TEXT EXCERPT:
Content starts

Republican Party Stands Opposed to Social Welfare

Social Welfare is the various social services provided by a state for the benefit of its citizens.

In the United States the range of services includes Social Security (a program that guarantees a stipend to all senior citizens), Medicare (a program that provides health care to all senior citizens), minimal support for those unable to earn a living (usually referred to as welfare), and unemployment benefits (for those who lost their jobs through no fault of their own). Those are the primary programs that American residents are entitled to when there is a need.

In every instance those programs have been opposed by the G.O.P. In every instance those programs were instituted when a Democrat held the office of President of the United States.

The current chairman of the House Budget Committee, Republican Congressman Paul Ryan has sustained the Republican view on social welfare programs with the following words copied from his web site.

The current Medicare program attempts to do two things to make sure that all seniors have secure, affordable health insurance that works. First, recognizing that seniors need extra protection when it comes to health coverage, it pools risk among all seniors to ensure that they enjoy secure access to care.

Second, Medicare subsidizes coverage for seniors to ensure that coverage is affordable. Affordability is a critical goal, but the subsidy structure of Medicare is fundamentally broken and drives costs in the wrong direction. The open-ended, blank-check nature of the Medicare subsidy drives health-care inflation at an astonishing pace, threatens the solvency of this critical program, and creates inexcusable levels of waste in the system.

Ryan’s solution:
Beginning in 2024, for those workers born in 1959 or later, Medicare would offer them a choice of private plans competing alongside the traditional fee-for-service option on a new Medicare Exchange. Medicare would provide a premium-support payment either to pay for or to offset the premium of the plan chosen by the senior.

Content ends

GIVEN DATA:
Content starts

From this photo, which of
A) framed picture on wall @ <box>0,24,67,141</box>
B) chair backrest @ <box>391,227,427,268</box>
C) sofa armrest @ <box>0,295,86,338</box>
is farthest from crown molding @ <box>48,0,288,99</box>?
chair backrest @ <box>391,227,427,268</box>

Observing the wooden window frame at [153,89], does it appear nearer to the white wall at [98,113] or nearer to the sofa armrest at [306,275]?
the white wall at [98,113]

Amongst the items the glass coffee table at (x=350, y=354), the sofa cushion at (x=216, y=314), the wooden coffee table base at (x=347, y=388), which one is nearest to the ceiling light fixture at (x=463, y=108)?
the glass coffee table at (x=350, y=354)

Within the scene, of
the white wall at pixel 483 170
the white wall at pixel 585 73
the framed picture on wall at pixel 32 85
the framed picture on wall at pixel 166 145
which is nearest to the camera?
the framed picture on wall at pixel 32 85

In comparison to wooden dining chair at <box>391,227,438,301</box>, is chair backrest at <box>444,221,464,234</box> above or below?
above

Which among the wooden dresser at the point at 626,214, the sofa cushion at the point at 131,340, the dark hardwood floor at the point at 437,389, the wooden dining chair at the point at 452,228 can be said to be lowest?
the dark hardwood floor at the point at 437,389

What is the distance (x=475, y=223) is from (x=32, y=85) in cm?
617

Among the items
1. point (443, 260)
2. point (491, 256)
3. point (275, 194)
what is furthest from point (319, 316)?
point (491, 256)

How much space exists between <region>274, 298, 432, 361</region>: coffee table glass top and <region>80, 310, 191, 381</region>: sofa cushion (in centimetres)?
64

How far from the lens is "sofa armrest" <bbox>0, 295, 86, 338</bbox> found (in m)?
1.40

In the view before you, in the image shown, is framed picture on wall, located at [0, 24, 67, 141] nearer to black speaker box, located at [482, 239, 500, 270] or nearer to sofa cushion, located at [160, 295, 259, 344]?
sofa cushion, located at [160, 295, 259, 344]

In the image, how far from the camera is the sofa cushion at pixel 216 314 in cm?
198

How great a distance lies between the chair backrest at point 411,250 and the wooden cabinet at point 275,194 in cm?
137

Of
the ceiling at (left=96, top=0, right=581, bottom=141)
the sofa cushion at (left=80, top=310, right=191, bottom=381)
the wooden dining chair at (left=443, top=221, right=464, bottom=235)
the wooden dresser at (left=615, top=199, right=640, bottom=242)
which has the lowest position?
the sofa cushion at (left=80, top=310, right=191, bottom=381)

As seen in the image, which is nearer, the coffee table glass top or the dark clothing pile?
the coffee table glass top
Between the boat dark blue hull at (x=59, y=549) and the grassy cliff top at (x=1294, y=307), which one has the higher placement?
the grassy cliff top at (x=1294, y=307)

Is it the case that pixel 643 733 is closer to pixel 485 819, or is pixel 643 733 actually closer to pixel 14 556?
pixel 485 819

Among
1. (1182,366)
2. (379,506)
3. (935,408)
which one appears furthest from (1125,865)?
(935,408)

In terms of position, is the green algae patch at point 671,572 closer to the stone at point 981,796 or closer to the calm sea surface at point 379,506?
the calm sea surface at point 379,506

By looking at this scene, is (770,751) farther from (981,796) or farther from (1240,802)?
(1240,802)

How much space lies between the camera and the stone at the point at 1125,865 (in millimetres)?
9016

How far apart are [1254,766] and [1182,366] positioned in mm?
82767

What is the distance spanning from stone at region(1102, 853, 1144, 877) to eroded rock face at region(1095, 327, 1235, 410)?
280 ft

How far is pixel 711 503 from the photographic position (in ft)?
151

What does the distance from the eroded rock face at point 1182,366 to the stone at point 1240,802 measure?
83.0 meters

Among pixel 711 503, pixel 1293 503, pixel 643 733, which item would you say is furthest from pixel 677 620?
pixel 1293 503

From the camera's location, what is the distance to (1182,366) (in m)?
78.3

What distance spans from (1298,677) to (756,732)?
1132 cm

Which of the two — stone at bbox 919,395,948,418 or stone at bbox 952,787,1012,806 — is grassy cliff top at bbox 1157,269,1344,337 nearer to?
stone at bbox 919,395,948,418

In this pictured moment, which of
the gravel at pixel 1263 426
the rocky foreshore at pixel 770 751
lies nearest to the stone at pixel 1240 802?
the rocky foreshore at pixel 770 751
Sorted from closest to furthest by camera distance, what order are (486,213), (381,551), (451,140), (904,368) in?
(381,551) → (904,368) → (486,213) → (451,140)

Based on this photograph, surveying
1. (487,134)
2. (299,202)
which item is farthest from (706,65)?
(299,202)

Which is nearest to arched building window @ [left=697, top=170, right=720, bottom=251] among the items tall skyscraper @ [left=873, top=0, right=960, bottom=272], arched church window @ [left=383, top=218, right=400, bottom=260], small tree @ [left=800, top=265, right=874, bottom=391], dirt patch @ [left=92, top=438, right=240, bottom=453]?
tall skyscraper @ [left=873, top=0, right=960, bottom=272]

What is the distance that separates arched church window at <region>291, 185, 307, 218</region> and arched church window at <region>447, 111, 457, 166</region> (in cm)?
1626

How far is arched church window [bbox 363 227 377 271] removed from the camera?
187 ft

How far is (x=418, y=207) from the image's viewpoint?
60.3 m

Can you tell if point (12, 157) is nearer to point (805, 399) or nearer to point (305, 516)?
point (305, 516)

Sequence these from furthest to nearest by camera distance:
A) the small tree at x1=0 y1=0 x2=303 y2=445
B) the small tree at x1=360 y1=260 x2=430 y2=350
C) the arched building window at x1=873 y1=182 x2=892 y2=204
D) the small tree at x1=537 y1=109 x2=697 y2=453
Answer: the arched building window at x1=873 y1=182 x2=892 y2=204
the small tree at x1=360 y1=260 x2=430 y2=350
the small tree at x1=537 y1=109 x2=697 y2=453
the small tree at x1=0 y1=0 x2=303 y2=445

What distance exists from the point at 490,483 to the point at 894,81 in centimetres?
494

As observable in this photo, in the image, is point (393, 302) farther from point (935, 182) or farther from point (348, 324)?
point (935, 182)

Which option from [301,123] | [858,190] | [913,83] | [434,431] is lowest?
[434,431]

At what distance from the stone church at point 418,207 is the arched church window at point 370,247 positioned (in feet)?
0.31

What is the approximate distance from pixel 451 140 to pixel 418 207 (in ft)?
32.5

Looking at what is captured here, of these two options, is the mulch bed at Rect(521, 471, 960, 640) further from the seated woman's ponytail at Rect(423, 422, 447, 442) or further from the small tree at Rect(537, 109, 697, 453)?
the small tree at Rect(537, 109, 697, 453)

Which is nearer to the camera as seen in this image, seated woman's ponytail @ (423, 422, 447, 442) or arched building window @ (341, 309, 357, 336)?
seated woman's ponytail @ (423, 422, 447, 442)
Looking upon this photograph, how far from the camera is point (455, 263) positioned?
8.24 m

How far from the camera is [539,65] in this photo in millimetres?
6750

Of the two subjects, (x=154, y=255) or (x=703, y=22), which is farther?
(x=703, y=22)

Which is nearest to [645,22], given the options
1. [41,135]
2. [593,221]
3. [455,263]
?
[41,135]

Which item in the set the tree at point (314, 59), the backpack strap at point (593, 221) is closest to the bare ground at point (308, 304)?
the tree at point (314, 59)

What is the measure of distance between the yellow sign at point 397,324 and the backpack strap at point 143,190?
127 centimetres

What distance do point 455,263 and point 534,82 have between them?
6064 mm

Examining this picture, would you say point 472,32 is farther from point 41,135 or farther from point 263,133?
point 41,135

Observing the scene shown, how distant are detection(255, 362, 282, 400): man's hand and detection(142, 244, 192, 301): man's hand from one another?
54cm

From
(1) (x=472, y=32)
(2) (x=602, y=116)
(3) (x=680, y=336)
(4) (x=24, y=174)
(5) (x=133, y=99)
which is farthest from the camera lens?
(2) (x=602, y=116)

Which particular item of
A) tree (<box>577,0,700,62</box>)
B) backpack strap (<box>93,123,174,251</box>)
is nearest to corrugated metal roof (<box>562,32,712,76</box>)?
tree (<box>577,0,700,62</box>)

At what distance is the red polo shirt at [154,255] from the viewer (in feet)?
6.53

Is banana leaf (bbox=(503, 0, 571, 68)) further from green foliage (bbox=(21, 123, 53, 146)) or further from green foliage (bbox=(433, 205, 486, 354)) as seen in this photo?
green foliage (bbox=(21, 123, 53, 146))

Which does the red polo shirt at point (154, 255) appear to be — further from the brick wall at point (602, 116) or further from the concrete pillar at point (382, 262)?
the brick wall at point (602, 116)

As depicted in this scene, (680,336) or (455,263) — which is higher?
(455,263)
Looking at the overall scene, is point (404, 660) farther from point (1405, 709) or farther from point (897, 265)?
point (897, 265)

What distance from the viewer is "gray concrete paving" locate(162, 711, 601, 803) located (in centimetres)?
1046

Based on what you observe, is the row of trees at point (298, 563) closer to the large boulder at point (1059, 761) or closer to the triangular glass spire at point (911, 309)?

Content ends

EXERCISE REQUIREMENTS:
A) According to the social welfare text, who chairs the House Budget Committee?
B) Write the next part of the social welfare text, picking up after its final sentence.
The data are not needed for any of the work on this page.

TASK ANSWERS:
A) Republican Congressman Paul Ryan.

B)
The Medicare Exchange would provide seniors a competitive marketplace in which they could choose a plan the same way members of Congress and federal employees do. Every plan, including the traditional fee-for-service option, would participate in an annual bidding process to determine the federal contribution seniors would receive to purchase coverage. Health-care plans would compete for the right to serve Medicare beneficiaries.

What Ryan calls “the president’s partisan health-care law” is an appointed government board like the FCC, the FDA, the FAA, and dozens of other appointed boards. He favors the unelected bureaucrats in privately owned insurance companies that answer to private enterprise. His view is those government bureaucrats aren’t as reliable to private company bureaucrats.

Ryan goes on to say The President’s partisan health-care law creates an unaccountable board of 15 unelected bureaucrats—the Independent Payment Advisory Board—empowered to cut Medicare in ways that will result in denied care and restricted access for seniors. The bureaucrat imposed cuts threaten critical care for current seniors and fail to strengthen Medicare for future generations.

So is it the blank-check nature of Medicare or 15 unelected bureaucrats that will be threatening current seniors? Ryan has covered both possibilities in his contradictory analysis.

The point is that Republicans are trying their very best to end Medicare, Social Security, and all other social welfare programs. They offer no substitutes. Their obsession with free market principles is the view of the rich who say they have no responsibility for the less well off.

There are many other reasons to oppose Republicans but that will be addressed on another day.